CHICAGO (AP) — Laws that would require parents to be notified when teens seek birth control would do little to curb underage sex and could cause a troubling number of girls to engage in unsafe intercourse, a survey of teens in Michigan and 32 other states suggests.
Nearly one in five teen girls surveyed at federally funded family planning clinics nationwide said they would either use no birth control or unreliable methods, and only seven percent said they would stop having sex if parental-notification laws were enacted, according to the study by The Alan Guttmacher Institute, an advocacy group that supports reproductive choice.
The results, based on responses from 1,526 girls under the age of 18 who were given anonymous questionnaires, echo smaller, more local studies.
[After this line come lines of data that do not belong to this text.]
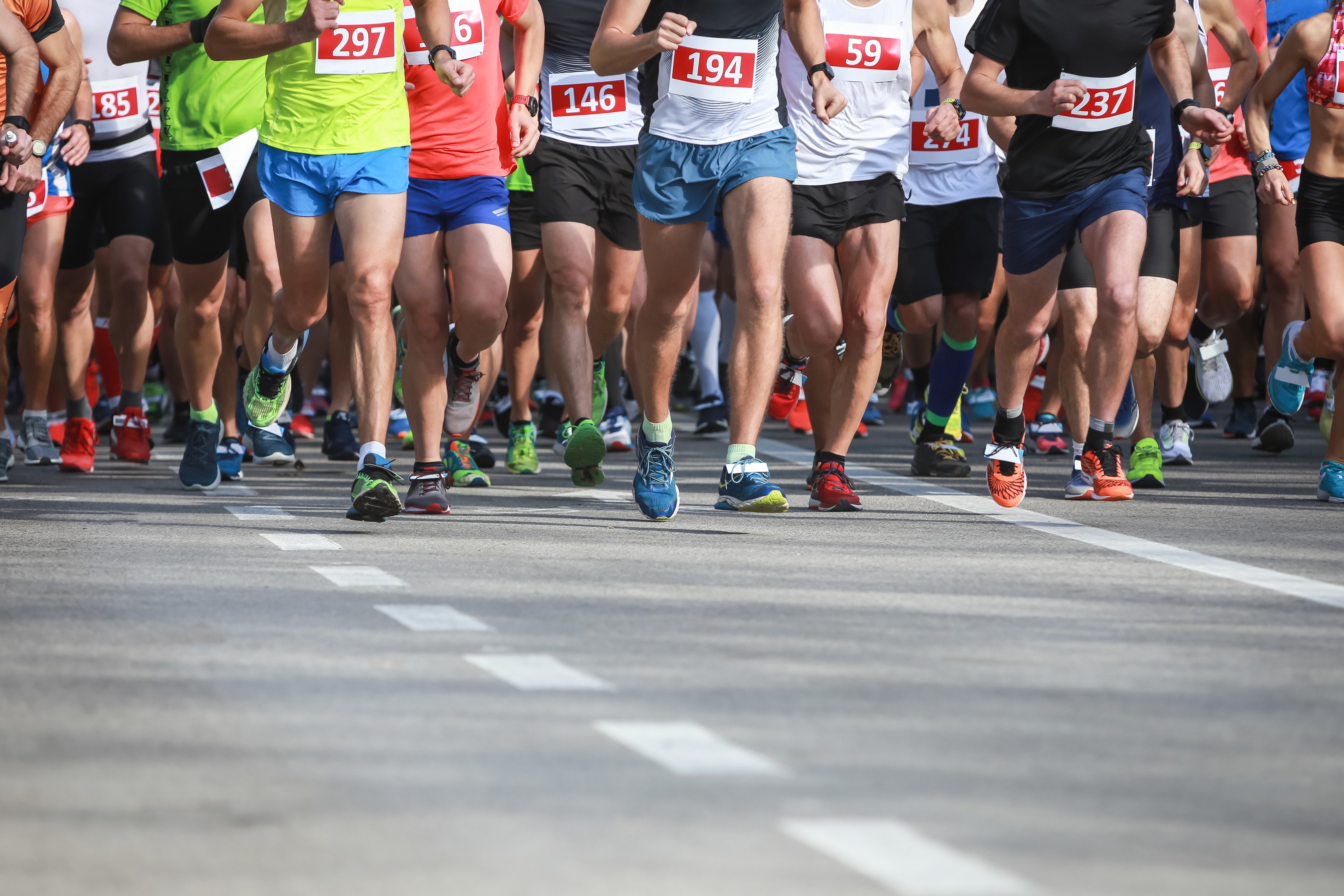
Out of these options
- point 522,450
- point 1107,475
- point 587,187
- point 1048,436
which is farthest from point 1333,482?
point 522,450

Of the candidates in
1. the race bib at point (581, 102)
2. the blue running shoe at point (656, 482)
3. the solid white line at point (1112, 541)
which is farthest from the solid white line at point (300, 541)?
the race bib at point (581, 102)

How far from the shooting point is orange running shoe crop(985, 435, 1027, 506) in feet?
26.1

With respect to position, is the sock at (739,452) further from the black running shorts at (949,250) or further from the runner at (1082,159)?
the black running shorts at (949,250)

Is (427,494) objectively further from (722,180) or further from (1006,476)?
(1006,476)

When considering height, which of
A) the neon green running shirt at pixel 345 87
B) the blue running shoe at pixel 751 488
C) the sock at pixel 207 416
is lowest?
the blue running shoe at pixel 751 488

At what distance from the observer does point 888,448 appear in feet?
37.8

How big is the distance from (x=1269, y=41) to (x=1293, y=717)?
28.9 feet

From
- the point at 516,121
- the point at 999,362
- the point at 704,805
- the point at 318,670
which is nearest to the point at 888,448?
the point at 999,362

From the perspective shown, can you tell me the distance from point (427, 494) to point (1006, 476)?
2.17 meters

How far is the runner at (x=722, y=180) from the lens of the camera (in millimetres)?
7211

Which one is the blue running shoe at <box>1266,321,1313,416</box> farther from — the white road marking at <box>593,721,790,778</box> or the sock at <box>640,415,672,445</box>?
the white road marking at <box>593,721,790,778</box>

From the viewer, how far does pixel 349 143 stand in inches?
286

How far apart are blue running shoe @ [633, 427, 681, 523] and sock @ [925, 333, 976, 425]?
2.76 m

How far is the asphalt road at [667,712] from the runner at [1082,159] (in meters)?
1.35
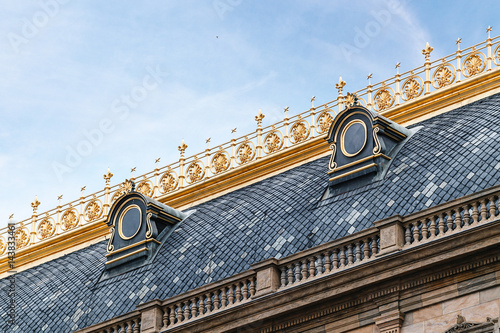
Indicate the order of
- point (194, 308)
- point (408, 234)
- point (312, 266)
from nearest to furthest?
point (408, 234) → point (312, 266) → point (194, 308)

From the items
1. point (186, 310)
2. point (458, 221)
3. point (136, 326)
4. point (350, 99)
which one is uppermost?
point (350, 99)

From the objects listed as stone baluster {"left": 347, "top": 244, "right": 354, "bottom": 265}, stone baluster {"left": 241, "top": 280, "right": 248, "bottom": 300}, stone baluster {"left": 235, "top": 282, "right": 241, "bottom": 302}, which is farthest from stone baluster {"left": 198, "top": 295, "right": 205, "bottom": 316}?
stone baluster {"left": 347, "top": 244, "right": 354, "bottom": 265}

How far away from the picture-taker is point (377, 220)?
30578 millimetres

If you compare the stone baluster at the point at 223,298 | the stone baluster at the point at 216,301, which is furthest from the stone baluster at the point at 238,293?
the stone baluster at the point at 216,301

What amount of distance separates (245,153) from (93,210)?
568 cm

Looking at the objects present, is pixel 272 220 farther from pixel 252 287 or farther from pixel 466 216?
pixel 466 216

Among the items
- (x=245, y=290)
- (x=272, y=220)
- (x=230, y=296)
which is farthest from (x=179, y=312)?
(x=272, y=220)

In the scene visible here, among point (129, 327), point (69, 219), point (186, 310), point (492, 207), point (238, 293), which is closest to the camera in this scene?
point (492, 207)

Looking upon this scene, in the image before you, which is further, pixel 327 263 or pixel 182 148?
pixel 182 148

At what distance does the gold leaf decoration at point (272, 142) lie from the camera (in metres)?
38.8

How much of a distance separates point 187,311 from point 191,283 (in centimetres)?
229

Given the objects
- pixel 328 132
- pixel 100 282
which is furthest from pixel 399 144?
pixel 100 282

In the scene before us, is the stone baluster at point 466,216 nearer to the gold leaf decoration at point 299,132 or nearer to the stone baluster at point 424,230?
the stone baluster at point 424,230

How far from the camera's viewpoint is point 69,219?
1692 inches
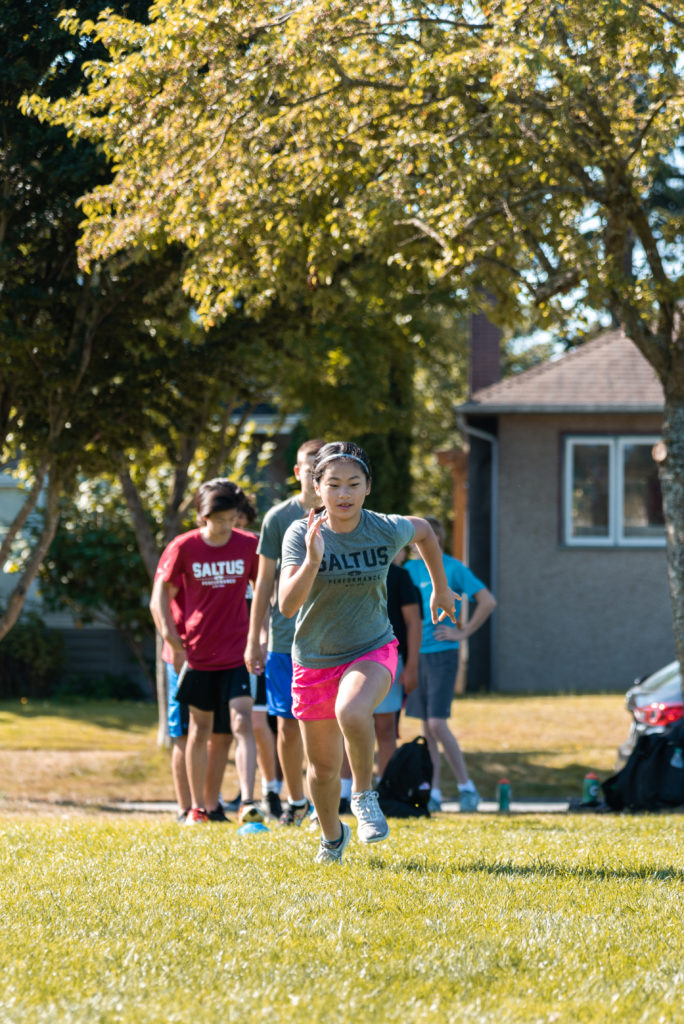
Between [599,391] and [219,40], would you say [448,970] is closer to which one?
[219,40]

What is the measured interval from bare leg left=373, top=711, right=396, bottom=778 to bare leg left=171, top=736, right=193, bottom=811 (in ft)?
5.00

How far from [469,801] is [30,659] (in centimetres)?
1226

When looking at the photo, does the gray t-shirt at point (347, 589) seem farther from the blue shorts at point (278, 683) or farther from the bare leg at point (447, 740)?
the bare leg at point (447, 740)

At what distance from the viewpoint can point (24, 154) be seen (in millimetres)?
10250

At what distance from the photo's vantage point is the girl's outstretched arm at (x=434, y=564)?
19.5 ft

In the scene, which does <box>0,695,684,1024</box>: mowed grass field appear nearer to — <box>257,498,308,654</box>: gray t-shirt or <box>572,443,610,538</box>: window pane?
<box>257,498,308,654</box>: gray t-shirt

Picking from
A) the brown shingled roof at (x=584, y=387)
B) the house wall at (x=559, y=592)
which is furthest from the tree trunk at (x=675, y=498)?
the house wall at (x=559, y=592)

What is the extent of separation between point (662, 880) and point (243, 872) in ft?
5.83

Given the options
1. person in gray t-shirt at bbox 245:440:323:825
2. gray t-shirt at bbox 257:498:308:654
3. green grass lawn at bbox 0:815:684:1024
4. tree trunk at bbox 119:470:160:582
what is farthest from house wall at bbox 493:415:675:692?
green grass lawn at bbox 0:815:684:1024

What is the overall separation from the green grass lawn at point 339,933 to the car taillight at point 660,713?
13.8 feet

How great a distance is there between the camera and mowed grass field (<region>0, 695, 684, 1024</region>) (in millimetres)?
3789

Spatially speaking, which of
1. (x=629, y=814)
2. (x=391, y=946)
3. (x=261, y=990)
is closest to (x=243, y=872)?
(x=391, y=946)

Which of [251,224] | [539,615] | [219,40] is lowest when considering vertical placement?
[539,615]

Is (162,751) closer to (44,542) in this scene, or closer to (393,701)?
(44,542)
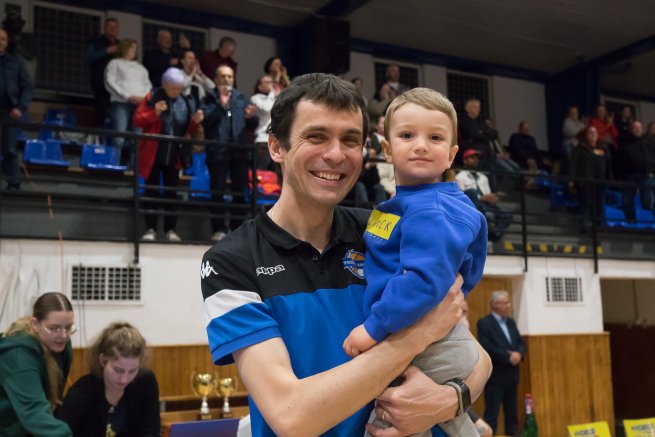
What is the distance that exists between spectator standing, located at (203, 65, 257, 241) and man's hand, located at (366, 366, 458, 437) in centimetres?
614

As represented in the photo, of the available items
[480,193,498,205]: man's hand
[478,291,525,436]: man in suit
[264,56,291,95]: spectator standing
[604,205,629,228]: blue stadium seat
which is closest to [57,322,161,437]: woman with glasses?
[478,291,525,436]: man in suit

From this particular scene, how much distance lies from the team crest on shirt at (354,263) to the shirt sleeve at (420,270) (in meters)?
0.14

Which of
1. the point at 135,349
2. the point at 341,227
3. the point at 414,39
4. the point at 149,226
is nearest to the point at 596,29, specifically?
the point at 414,39

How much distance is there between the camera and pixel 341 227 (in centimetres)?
203

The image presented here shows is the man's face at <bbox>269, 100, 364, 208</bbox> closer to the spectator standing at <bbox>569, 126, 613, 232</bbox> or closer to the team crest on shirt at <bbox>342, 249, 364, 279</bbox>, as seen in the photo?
the team crest on shirt at <bbox>342, 249, 364, 279</bbox>

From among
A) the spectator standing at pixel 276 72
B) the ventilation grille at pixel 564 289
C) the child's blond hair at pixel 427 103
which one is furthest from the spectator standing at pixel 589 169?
the child's blond hair at pixel 427 103

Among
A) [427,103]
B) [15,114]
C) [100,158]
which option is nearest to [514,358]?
[100,158]

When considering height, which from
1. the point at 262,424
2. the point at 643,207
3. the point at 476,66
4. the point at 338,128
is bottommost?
the point at 262,424

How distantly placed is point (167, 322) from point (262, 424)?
567 centimetres

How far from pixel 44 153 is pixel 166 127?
126 cm

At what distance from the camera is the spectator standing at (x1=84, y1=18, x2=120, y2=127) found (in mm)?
8680

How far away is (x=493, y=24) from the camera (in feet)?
41.9

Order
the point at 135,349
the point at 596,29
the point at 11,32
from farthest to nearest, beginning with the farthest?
the point at 596,29
the point at 11,32
the point at 135,349

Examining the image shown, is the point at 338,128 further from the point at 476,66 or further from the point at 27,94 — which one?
the point at 476,66
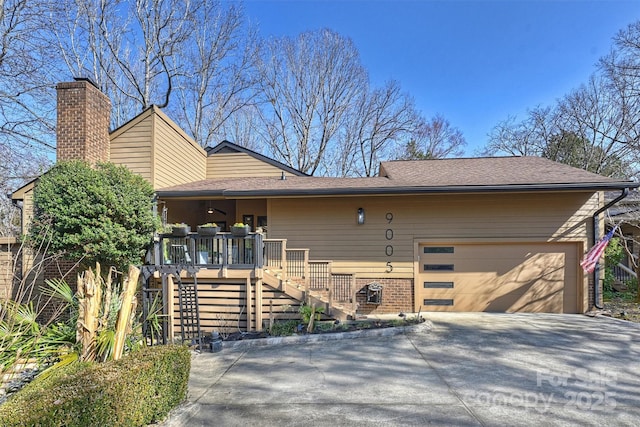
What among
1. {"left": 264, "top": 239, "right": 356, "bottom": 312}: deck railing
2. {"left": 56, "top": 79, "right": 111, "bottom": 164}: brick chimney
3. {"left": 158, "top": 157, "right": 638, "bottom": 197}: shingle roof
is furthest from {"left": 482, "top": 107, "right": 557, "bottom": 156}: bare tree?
{"left": 56, "top": 79, "right": 111, "bottom": 164}: brick chimney

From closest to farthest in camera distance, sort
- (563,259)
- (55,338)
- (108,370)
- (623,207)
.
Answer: (108,370), (55,338), (563,259), (623,207)

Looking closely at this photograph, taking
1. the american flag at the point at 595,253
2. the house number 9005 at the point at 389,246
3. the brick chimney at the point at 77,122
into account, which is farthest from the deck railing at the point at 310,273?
the american flag at the point at 595,253

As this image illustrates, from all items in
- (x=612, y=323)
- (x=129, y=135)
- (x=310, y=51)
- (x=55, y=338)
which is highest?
(x=310, y=51)

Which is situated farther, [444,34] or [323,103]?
[323,103]

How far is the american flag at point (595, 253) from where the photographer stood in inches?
292

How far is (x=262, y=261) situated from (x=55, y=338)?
11.7 feet

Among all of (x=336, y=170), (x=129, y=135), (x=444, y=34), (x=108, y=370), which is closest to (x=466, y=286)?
(x=108, y=370)

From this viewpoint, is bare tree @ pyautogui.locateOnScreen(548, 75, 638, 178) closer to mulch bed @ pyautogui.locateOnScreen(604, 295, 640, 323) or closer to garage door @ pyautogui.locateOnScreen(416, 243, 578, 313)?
mulch bed @ pyautogui.locateOnScreen(604, 295, 640, 323)

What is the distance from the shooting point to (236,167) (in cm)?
1211

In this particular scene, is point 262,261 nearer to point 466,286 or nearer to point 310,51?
point 466,286

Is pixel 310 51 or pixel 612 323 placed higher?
pixel 310 51

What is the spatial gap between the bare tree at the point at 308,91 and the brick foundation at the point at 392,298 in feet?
45.9

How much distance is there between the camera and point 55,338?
4.10 m

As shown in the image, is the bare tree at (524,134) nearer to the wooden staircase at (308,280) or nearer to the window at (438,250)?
the window at (438,250)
The study appears in today’s Journal of the American Medical Association.
Obtaining contraceptive prescriptions was the most common reason for the girls’ visits to the clinics, but other reasons included pregnancy testing and Pap tests, said Guttmacher researcher Rachel Jones.
Sixty percent said their parents knew about the visits, and 59 percent said they would continue to seek contraception at the clinic even if parental-notification laws were enacted.
However, 18 percent said they would avoid birth control or would use the rhythm or withdrawal methods during sex, which are far less reliable than contraceptives.
The result likely would be an increase in unplanned pregnancies and sexually transmitted diseases, Jones said.
Forty-six percent of girls said they would use over-the-counter methods such as condoms instead of prescription birth control if such laws were enacted.
Parental-notification proposals that would affect federally funded clinics have been repeatedly introduced in Congress in the past few years.
Local laws requiring at least some minors seeking prescription contraceptives already are in place in Texas, Utah and at least one county in Illinois, Guttmacher Institute research shows.
Wendy Wright of Concerned Women for America, a group that supports abstinence and parental notification, called the study misleading and “an attempt to manipulate public policy.”
Abstinence is more effective than birth control at avoiding “all the problems” associated with teen sex, including disease risk, pregnancy and too-early emotional attachment, Wright said.